• Questions to answer
1. In the forum thread about pictures of a new puppy, which company made the last two collars Ranger showed?
2. Reproduce the section of the forum thread that begins with the words containing "## Jax's Mom" and ends with "your little beauty!".

• Provided text
# Some pictures of my new baby!.



## davebeech (Feb 11, 2006)

she is abolutely gorgeous !!! and congratulations


----------



## magiclover (Apr 22, 2008)

Congratulations! She is absolutely adorable.


----------



## goldensrbest (Dec 20, 2007)

She is just beautiful, want to cuddle up to her.


----------



## CAROLINA MOM (May 12, 2009)

Congratulations, she's beautiful and so adorable. I love the color of the collar you have on her-any bright color would look great on her stunning black coat.


----------



## Joanne & Asia (Jul 23, 2007)

Congratulations! She is so pretty and looks very sweet.


----------



## Rainheart (Nov 28, 2010)

Wow, she is a beautiful! Congrats on your new addition!


----------



## Karen519 (Aug 21, 2006)

*Gaia*

Your Gaia is absolutely beautiful! Congratulations!!

I love the hot pink collar!!!


----------



## Ranger (Nov 11, 2009)

She is beautiful!! Luckily, any colour looks gorgeous on a black coat! 

I'll be the first to admit sometimes I wish Ranger was a girl so I could get collars like these for him:
























From personal opinion, I stay away from anything too dark since the collar will just blend in. I like collars to POP against a black coat! So I try to stay away from browns, navy, black, etc. I do have one royal blue collar, but it's got a bunch of bright flowers on it. I also found out that royal purple looks amazing on black coats, too...I just can't quite bring myself to buy anything purple for ranger! (Not yet, anyway).

Your little gal is just too cute! I love her!


----------



## Stretchdrive (Mar 12, 2011)

CAROLINA MOM said:


> Congratulations, she's beautiful and so adorable. I love the color of the collar you have on her-any bright color would look great on her stunning black coat.


I totally agree!!


----------



## Jax's Mom (Oct 16, 2009)

Look at that gorgeous pup!! Congratulations.


----------



## Katie and Paddy's Mum (Mar 31, 2010)

She is absolutely precious!! I love Ranger's selections for collars!! I personally think anything would work for your little beauty!

I can't wait to see more pics!! I bet people in the train were just mesmerized by her! I know I would have been!

Kim


----------



## HovawartMom (Aug 10, 2006)

Ranger:
I love the blue collar as well as the last one!.Where did you get them?.


----------



## Ranger (Nov 11, 2009)

The first were from collarmania in the ready to wear section but you can get custom made ones where you pick the fabric, width, hardware and martingale/buckle/etc. The website is Collar Mania Custom Dog Collars - Home and the blue one is under the ready to wear tab, but if it's the wrong size, you can get it custom made.

The last two were from 2 Hounds Design: 2 Hounds Design

I bought 5 collars from 2 Hounds and the quality is amazing!! The collars look great on the website, but even better in real life. I've had most of Ranger's for over a year now and there's no sign of wear or tear at all.

I'm going to keep haunting this thread...I can't stop looking at those adorable puppy pics!!

• Raw data
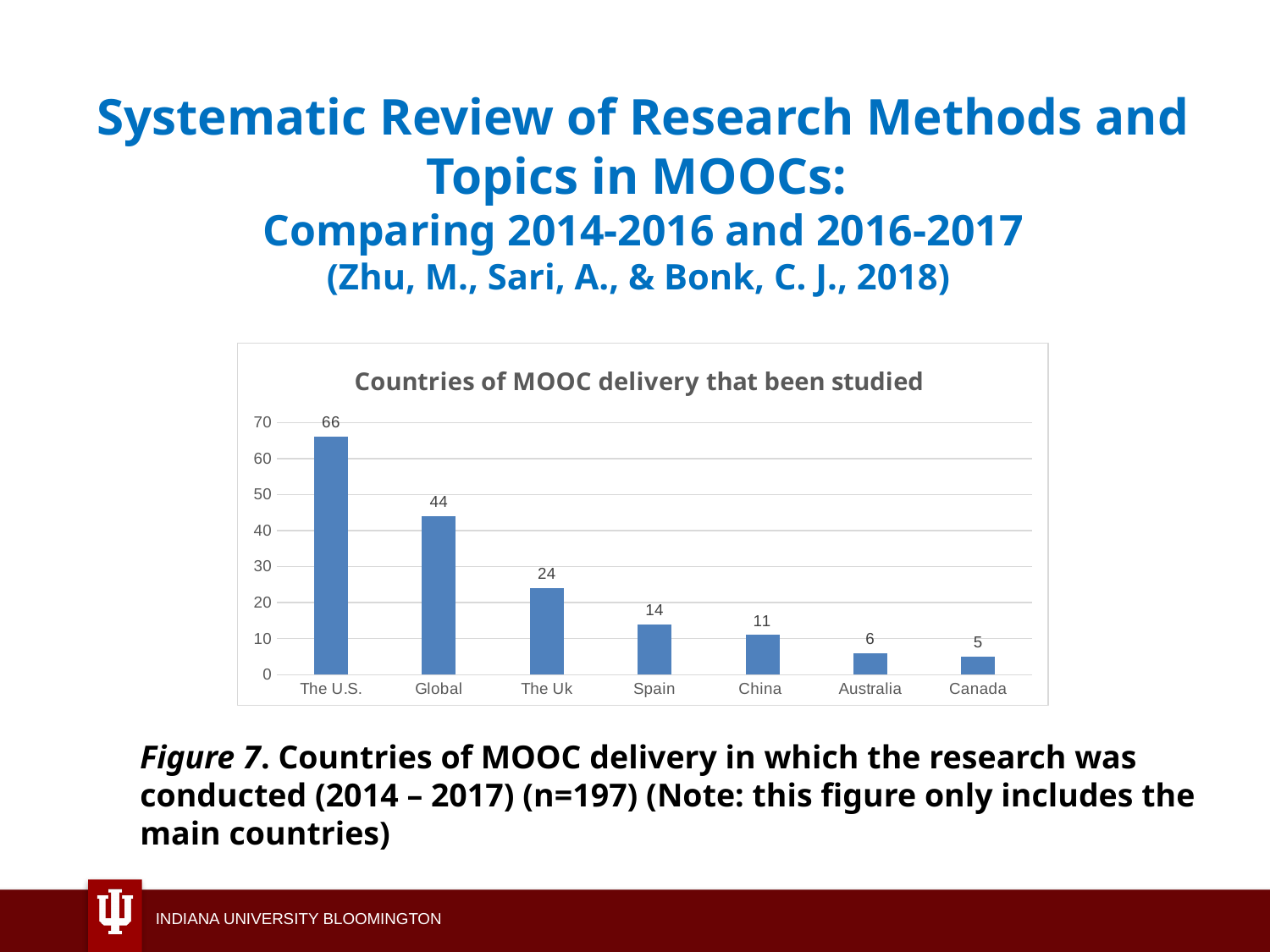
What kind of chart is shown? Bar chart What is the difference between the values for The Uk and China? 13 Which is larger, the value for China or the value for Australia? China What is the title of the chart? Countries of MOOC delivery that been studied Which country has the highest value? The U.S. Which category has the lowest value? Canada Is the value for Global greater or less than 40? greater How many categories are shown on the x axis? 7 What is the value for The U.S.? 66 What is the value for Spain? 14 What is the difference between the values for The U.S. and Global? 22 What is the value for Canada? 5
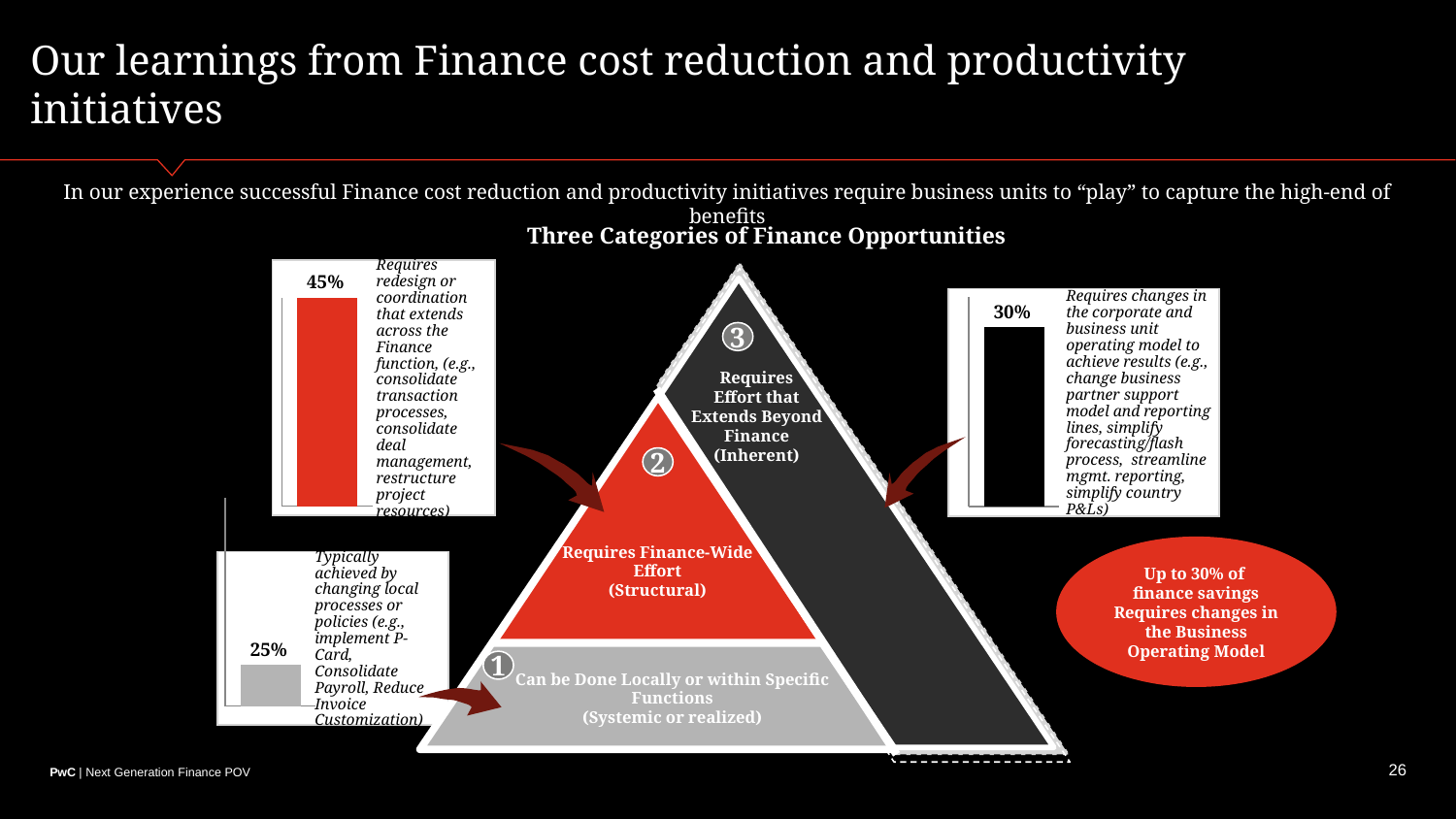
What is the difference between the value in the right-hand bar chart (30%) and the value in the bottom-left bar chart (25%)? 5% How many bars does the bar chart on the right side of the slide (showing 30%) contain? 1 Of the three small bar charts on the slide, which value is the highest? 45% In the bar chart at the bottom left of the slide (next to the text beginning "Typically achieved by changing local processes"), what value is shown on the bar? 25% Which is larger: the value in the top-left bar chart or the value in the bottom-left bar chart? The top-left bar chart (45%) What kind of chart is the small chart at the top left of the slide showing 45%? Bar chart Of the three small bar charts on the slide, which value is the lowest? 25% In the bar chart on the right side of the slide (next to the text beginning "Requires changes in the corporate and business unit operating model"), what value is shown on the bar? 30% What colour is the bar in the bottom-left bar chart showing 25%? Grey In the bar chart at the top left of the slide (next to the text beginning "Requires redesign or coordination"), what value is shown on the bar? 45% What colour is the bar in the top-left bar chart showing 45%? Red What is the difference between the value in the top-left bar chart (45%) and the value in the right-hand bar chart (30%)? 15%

• Solutions to each task
1. 2 Hounds Design

2.
## Jax's Mom (Oct 16, 2009)

Look at that gorgeous pup!! Congratulations.


----------



## Katie and Paddy's Mum (Mar 31, 2010)

She is absolutely precious!! I love Ranger's selections for collars!! I personally think anything would work for your little beauty!